Richmond Police’s great data mining.

The Richmond Police are doing some brilliant work by mining crime data. They’re laying crime data over maps, weather, traffic, major employer paydays and other such things and making discoveries, such as that robberies increase dramatically on paydays in the vicinity of payday lending businesses. Here in Charlottesville, the police won’t even release crime data to let third parties (that is, me) do the sort of data mashup that I’ve done with legislative data on Richmond Sunlight. Eventually I’ll start filing FOIA requests every month to get the data myself, but that’s a couple of projects down the line. (Via Slashdot)

Published by Waldo Jaquith

Waldo Jaquith (JAKE-with) is an open government technologist who lives near Char­lottes­­ville, VA, USA. more »

5 replies on “Richmond Police’s great data mining.”

  1. Tim Longo is obviously worried that you will use the information to become the Crime Lord of C-Ville.

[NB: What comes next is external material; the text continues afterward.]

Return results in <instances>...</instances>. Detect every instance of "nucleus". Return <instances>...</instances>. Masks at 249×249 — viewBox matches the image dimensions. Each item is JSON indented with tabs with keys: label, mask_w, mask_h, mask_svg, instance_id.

  2. Isn’t that Redmond, VA?

    (See, I now know that I can skip my IP and Slashdot posts, knowing that you’ll eventually get around to them. Should probably push Boing Boing in that pile, too . . .)

  3. That can get expensive, but I guess you know that. Cost me almost 20 dollars to get 5 useless pages of statistics from the Virginia Office of Protection and Advocacy this year.